In-Service Rollover for 50 year old

We have a tax client who is currently being audited for a distribution that was taken from his 401k while he was employed. He was 50 when the funds were rolled from his 401k plan to a self-directed IRA company. 20% was withheld from the distribution and the remainder plus the amount that was withheld was deposited to the IRA. Is this an allowable transaction? If so, what code section governs this type of transaction? If it is acceptable by IRS standards, I imagine the plan document must allow it too.

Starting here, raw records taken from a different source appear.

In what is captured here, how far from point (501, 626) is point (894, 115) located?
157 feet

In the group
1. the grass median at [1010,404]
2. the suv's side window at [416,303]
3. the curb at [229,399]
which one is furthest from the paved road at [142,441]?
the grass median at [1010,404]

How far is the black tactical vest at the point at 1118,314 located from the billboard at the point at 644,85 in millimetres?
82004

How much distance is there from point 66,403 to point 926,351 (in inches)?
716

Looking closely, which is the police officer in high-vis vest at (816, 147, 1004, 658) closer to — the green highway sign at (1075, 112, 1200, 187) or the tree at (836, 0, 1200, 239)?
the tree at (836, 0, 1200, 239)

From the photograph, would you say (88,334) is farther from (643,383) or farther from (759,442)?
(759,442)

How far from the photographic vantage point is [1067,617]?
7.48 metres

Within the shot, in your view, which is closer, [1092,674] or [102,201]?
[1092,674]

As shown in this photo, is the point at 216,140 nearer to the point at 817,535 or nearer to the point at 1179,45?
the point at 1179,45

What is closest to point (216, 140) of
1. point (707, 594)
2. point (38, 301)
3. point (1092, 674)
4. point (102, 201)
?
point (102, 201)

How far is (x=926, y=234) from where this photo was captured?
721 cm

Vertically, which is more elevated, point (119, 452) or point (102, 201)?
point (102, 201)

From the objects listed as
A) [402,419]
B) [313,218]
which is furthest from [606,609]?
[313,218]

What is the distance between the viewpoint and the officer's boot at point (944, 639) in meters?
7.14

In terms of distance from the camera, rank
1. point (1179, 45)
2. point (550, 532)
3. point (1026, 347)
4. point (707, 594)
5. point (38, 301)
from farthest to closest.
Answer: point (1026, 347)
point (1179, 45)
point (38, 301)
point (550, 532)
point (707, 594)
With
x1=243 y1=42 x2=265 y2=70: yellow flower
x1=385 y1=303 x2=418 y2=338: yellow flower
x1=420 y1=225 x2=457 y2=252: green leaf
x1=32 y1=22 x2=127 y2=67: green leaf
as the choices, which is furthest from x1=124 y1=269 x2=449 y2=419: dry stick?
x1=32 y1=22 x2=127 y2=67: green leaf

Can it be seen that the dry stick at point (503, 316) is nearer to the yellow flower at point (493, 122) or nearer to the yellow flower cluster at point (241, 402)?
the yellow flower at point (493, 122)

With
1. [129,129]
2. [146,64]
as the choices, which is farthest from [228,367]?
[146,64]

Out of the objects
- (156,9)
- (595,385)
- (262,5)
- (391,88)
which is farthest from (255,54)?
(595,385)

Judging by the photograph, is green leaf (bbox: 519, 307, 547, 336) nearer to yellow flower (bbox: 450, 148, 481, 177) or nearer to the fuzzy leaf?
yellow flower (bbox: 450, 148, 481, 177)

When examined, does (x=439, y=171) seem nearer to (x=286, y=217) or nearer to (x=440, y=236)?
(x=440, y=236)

Any insight would be appreciated.

Thanks!



In service distributions options are specified for each qualified plan in the plan document. Allowing them at age 50 is somewhat rare, and this does not sound like a hardship distribution because the 20% withholding was triggered and mandatory withholding does not apply to hardship distributions. Also, hardship distributions cannot be rolled over to an IRA.

Therefore, it appears that he qualified for an inservice distribution for any reason from the plan, but elected to do an indirect 60 day rollover rather than a direct rollover. A direct rollover would have avoided the 20% withholding. Replacing the 20% withheld to complete the rollover is not a problem, but something here obviously triggered an IRS inquiry. Perhaps it was not reported correctly on the tax return.

On Form 1040, the gross distribution should be reported on line 16a with 0 on 16b and “rollover” entered next to 16b. If this was not done, that would explain the inquiry, or if the 1099R issued had a code in Box 7 other than 1 or 2, it would also trigger a question.

Sec 401 is huge and this situation could be based on any number of circumstances, some of which are listed above. But for your basic question, there is no problem doing a 60 day rollover with separate funds replacing the dollars withheld. The distribution must obviously be rollover eligible.

If this does not answer the problem, more info is needed on the reason for the distribution, the coding on the 1099R, and how this was reported on Form 1040.